Men about Town, Zdenek Podskalsky,  1969    

In Kristian a different identity is adopted to escape the boredom of everyday life. In Men About Town three married plasterers engage in a similar venture playing out a snapping parody of social life of Prague and the moral fiber of the Communist society.  Since their prior ventures in upscale settings as workers were met with failure they decide to learn how to dance, take a course in social behavior, acquire language, use of arts and the science, control their accents like Pygmalion, and get dressed in fancy cloth. They succeed in their transformation into gentlemen. Not realizing that the three women they court in the luxury Diplomacy Grill and afterwards had gone through the same training.  Men about Town is superbly entertaining and proved to be a box office hit in Czechoslovakia.

 Alice [Czech title Something from Alice], Jan Svankmajer, 1987.  

 Svankmajer engages with Alice in a voyage of discovery where the Lewis Carroll classic story recedes into the background and the narration is provided by a child and an old doll.  The unmistakable imprimatur of Svanmajer’s unique and original style is infused in the imagery he presents, assorted strange objects are discovered through Alice and the juxtapositions and discontinuities of the film impair our inability to anticipate the next turns of the story. We are faced with the opposite of high tech film making and special effects. Rather there is low tech, the contrast of the fantastical with the ordinary, the replacement of Carroll’s language and wit through surrealist setting and images. As depicted by the director Something from Alice could play anywhere with the travel through Alice’ subconscious and the dream like effect of stop motion.  It is a gritty rendering of the story devoid of pleasantries and sentimentality.            

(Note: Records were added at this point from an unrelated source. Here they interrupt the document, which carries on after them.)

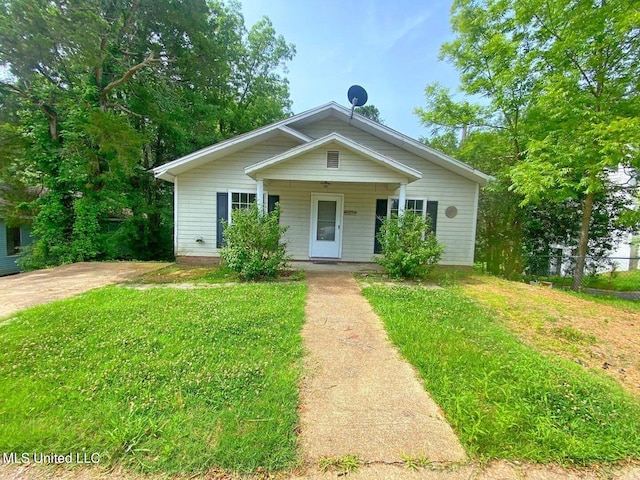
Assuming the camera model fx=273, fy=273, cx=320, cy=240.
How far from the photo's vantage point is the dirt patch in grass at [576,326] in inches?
130

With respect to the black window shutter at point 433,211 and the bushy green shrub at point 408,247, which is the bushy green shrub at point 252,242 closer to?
the bushy green shrub at point 408,247

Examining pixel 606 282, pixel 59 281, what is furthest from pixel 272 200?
pixel 606 282

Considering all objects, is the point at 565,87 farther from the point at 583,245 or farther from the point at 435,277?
the point at 435,277

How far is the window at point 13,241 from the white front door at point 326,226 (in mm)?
14524

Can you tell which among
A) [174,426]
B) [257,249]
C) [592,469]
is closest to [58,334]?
[174,426]

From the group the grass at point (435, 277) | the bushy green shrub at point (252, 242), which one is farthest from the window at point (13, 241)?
the grass at point (435, 277)

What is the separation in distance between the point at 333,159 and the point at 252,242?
2891mm

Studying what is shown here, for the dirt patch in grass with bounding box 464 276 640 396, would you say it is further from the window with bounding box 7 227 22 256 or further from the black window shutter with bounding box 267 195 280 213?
Result: the window with bounding box 7 227 22 256

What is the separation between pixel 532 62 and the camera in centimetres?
746

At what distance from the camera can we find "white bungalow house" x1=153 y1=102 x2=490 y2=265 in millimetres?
8672

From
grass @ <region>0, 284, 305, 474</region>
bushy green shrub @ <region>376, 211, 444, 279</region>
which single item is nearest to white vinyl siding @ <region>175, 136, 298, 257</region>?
bushy green shrub @ <region>376, 211, 444, 279</region>

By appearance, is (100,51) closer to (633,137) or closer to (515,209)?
(633,137)

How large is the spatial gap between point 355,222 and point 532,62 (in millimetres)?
6500

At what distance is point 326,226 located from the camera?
9.07 metres
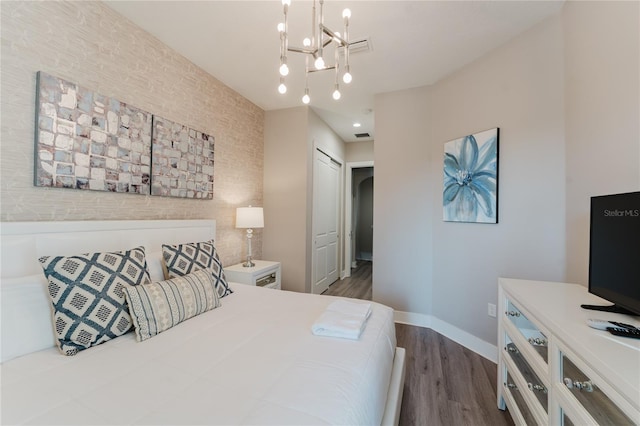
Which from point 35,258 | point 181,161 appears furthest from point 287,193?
point 35,258

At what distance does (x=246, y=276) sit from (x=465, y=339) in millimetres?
2247

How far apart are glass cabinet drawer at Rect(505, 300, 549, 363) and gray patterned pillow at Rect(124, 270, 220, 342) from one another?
182 centimetres

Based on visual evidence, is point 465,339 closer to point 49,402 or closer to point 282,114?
point 49,402

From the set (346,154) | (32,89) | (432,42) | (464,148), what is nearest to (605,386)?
(464,148)

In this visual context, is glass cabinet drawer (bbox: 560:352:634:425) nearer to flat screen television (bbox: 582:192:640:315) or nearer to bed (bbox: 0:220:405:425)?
flat screen television (bbox: 582:192:640:315)

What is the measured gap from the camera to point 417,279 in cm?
298

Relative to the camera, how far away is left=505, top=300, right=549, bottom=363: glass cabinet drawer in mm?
1184

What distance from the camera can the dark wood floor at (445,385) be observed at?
63.2 inches

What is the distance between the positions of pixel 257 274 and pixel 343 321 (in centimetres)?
155

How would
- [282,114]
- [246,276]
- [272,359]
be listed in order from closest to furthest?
[272,359]
[246,276]
[282,114]

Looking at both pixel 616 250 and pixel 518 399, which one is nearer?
pixel 616 250

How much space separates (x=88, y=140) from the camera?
170 centimetres

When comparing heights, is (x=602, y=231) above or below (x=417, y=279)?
above

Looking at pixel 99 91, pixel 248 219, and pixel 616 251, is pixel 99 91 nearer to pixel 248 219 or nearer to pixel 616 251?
pixel 248 219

Return of the IdiotSasa Gedeon, 1999 Czech Republic   

In its review Variety considered Return of the Idiot “One of the most original and inventive pics out of Central Europe in some time” suggesting overseas exposure beyond the festival circuit.   The film was nominated in the Foreign Language Oscar competition.  Inspired by Dostoyevsky’s novel Sasa Gedeon follows the return of Frantisek who has just been released from a psychiatric hospital to a small town where he has some distant family contacts.  His responses to the outside world do not seem to have been shaped by past social and familial experiences. His response to the characters and relatives he meets are not biased by preconceptions. He is bound to be truthful, generating antagonism and even violence.  He does not volunteer observations but is mostly reactive. What he says breaks reality people are immured in and he amplifies the doubts they already may be having about the life they lead.  In Frantisek’s path there are ruptures and break ups forcing some people to question what they are doing.  Since the setting is a small town people know each other and the return of Frantisek troubles stereotypical expectations the people share.  The semi-mute performance of Pavel Liska as Frantisek is extraordinary as is Tatiana Vilhelmova as Olga who invites him to her home.

Open to the public without a charge the 2018 Czech Film Marathon delivered an outstanding selection of the best productions and a cogent introduction to Czechoslovakian film makers covering divergent filmmaking approaches.  As a marketing and public diplomacy project it certainly was a success and should be repeated.